Multithreaded Programming

As you'll recall from Chapter 10, a process is a running program that owns its own memory, file handles, and other system resources. An individual process can contain separate execution paths, called threads. Don't look for separate code for separate threads, however, because a single function can be called from many threads. For the most part, all of a process's code and data space is available to all of the threads in the process. Two threads, for example, can access the same global variables. Threads are managed by the operating system, and each thread has its own stack.

Windows offers two kinds of threads, worker threads and user interface threads.
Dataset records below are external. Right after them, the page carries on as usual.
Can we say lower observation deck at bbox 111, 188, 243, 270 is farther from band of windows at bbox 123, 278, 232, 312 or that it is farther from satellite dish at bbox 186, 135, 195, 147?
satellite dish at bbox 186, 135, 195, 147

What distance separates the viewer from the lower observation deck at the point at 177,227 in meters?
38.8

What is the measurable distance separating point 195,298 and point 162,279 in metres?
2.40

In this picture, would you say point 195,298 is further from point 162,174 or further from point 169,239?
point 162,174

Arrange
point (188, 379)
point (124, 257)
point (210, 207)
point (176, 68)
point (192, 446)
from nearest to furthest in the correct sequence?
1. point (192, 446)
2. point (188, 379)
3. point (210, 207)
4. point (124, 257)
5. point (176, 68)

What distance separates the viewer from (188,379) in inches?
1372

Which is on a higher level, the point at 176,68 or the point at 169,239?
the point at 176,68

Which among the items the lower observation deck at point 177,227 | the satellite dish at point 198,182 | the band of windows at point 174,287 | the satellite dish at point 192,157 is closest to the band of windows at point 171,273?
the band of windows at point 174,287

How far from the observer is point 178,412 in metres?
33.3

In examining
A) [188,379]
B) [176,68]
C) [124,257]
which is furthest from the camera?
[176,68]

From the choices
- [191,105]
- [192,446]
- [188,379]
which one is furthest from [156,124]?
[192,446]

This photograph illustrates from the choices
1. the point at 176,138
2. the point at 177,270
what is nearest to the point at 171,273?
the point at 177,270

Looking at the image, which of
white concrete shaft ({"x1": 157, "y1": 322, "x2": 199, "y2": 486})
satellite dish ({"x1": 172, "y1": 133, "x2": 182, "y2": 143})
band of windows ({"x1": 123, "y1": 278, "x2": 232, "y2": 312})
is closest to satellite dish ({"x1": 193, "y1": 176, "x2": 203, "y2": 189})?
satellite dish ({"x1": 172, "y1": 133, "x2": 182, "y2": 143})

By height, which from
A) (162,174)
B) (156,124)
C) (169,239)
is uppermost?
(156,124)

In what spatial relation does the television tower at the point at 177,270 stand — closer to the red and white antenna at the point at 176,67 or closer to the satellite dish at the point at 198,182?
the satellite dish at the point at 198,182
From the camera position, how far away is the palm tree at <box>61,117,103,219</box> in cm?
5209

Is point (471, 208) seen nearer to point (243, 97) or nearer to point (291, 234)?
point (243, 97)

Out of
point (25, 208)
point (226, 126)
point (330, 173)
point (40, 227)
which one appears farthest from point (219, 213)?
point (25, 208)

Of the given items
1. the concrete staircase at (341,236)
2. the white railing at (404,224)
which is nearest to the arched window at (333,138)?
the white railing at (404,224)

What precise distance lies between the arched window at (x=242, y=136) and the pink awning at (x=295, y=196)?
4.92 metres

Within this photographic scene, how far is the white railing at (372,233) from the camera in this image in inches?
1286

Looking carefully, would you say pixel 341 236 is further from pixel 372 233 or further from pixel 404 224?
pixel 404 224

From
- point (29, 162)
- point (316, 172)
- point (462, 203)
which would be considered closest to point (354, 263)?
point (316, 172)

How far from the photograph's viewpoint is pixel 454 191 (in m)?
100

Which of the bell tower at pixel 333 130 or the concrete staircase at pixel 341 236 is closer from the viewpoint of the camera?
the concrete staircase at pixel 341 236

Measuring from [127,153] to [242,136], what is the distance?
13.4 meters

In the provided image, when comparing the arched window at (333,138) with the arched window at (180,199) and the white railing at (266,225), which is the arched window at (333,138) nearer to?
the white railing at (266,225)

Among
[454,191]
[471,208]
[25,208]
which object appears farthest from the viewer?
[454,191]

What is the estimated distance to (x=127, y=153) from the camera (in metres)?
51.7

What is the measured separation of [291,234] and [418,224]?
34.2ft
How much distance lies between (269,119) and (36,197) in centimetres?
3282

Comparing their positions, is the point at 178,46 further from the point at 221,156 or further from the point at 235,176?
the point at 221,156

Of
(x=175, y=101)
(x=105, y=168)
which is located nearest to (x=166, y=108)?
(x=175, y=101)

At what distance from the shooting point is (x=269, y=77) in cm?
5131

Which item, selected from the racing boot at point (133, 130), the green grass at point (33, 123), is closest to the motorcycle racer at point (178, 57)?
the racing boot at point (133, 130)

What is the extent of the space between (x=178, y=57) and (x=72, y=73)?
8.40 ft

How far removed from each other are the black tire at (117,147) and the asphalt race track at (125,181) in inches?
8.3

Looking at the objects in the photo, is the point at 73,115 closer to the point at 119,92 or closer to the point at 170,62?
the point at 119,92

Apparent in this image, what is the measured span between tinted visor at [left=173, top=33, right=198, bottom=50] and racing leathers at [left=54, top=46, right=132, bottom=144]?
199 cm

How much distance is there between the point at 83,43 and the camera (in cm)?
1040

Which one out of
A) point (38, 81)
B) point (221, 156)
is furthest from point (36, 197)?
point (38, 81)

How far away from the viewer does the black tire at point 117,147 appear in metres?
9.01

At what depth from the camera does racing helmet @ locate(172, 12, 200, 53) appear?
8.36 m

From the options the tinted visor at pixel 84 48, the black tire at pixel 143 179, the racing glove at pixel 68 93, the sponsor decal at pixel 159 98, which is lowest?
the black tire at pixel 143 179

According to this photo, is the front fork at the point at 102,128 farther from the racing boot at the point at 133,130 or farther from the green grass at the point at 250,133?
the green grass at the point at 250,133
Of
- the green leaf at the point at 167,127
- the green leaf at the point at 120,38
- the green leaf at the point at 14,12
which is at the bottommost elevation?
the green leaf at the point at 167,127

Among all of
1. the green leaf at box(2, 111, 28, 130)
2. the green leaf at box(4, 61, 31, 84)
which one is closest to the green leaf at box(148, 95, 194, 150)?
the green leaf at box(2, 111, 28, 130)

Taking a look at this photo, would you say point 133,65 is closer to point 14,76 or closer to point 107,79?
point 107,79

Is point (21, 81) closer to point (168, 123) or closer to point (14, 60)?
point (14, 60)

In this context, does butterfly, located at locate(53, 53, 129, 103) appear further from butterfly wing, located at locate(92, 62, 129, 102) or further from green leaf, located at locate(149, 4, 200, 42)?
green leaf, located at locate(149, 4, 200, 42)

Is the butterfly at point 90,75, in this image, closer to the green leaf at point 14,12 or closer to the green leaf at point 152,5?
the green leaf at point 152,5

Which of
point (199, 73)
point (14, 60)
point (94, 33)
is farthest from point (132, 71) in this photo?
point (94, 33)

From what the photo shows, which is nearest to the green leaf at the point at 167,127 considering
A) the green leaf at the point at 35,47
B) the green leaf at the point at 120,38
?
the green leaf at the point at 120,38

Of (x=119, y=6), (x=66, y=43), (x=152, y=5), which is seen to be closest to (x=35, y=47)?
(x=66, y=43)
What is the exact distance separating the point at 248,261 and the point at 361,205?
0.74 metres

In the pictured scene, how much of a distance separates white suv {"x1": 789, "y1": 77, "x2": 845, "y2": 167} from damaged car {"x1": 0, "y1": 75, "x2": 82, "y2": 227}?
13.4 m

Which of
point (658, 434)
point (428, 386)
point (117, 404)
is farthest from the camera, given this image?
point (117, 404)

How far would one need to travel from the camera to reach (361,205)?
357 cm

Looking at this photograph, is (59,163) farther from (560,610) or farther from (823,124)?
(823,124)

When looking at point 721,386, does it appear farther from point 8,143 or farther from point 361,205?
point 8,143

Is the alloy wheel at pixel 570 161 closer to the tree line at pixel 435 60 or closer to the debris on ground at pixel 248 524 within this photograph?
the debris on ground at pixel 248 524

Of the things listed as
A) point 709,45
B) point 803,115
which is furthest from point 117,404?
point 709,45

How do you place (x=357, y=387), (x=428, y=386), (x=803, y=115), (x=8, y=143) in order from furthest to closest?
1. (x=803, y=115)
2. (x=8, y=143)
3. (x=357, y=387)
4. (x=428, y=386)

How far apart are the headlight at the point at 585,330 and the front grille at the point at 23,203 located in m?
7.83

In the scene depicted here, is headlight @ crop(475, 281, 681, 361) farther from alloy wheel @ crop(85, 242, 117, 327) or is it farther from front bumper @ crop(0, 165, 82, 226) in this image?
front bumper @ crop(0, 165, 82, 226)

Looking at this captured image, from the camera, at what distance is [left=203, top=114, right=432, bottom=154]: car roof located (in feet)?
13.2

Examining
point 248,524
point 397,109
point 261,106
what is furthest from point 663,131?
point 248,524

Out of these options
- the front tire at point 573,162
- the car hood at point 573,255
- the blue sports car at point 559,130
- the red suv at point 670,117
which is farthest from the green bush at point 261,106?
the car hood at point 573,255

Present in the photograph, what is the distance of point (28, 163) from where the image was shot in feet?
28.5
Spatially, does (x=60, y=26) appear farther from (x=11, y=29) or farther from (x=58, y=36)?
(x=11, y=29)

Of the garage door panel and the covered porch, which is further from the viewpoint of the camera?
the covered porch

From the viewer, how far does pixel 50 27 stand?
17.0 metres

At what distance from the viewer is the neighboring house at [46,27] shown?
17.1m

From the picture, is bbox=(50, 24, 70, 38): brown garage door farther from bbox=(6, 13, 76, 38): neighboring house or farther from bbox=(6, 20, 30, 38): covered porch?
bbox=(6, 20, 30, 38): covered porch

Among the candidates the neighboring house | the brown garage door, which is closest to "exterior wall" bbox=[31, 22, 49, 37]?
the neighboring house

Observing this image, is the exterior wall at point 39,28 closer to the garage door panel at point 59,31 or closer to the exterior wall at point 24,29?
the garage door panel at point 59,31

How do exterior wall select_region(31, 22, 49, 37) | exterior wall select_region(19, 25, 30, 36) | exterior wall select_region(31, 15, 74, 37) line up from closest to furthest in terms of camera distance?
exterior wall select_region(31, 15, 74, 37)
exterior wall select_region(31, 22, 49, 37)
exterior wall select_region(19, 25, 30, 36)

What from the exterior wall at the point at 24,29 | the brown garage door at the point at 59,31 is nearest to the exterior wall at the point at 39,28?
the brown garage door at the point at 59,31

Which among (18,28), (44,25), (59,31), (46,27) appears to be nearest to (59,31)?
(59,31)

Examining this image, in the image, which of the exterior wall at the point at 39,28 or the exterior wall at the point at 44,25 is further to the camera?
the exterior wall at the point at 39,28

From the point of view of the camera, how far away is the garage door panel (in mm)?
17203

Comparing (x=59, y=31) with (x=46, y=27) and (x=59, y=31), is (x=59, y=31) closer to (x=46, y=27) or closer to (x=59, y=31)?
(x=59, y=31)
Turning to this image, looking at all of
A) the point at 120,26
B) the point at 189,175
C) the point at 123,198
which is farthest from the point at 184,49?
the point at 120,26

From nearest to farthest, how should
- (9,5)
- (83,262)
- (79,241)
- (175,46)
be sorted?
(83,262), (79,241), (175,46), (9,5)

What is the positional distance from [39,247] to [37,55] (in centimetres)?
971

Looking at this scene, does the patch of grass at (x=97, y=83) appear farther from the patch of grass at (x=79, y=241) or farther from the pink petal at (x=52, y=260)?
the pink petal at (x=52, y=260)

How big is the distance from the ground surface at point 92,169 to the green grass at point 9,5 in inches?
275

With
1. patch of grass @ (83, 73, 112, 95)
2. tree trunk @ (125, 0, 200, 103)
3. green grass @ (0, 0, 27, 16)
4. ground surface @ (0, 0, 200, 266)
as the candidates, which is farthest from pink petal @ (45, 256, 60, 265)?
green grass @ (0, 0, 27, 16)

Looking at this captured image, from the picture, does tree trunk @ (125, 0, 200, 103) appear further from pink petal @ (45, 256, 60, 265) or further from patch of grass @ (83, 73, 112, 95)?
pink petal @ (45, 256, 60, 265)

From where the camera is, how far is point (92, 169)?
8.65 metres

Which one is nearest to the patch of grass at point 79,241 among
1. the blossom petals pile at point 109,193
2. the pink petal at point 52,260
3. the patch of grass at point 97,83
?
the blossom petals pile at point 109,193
The Microsoft Foundation Class (MFC) Library supports both. A user interface thread has windows, and therefore it has its own message loop. A worker thread doesn't have windows, so it doesn't need to process messages. Worker threads are easier to program and are generally more useful. The remaining examples in this chapter illustrate worker threads. At the end of the chapter, however, an application for a user interface thread is described.

Don't forget that even a single-threaded application has one thread—the main thread. In the MFC hierarchy, CWinApp is derived from CWinThread. Back in Chapter 2, I told you that InitInstance and m_pMainWnd are members of CWinApp. Well, I lied. The members are declared in CWinThread, but of course they're inherited by CWinApp. The important thing to remember here is that an application is a thread.

Writing the Worker Thread Function and Starting the Thread

If you haven't guessed already, using a worker thread for a long computation is more efficient than using a message handler that contains a PeekMessage call. Before you start a worker thread, however, you must write a global function for your thread's main program. This global function should return a UINT, and it should take a single 32-bit value (declared LPVOID) as a parameter. You can use the parameter to pass anything at all to your thread when you start it. The thread does its computation, and when the global function returns, the thread terminates. The thread would also be terminated if the process terminated, but it's preferable to ensure that the worker thread terminates first, which will guarantee that you'll have no memory leaks.

To start the thread (with function name ComputeThreadProc), your program makes the following call:

CWinThread* pThread =
    AfxBeginThread(ComputeThreadProc, GetSafeHwnd(),
                   THREAD_PRIORITY_NORMAL);

The compute thread code looks like this:

UINT ComputeThreadProc(LPVOID pParam)
{
    // Do thread processing
    return 0;
}

The AfxBeginThread function returns immediately; the return value is a pointer to the newly created thread object. You can use that pointer to suspend and resume the thread (CWinThread::SuspendThread and ResumeThread), but the thread object has no member function to terminate the thread. The second parameter is the 32-bit value that gets passed to the global function, and the third parameter is the thread's priority code. Once the worker thread starts, both threads run independently. Windows divides the time between the two threads (and among the threads that belong to other processes) according to their priority. If the main thread is waiting for a message, the compute thread can still run.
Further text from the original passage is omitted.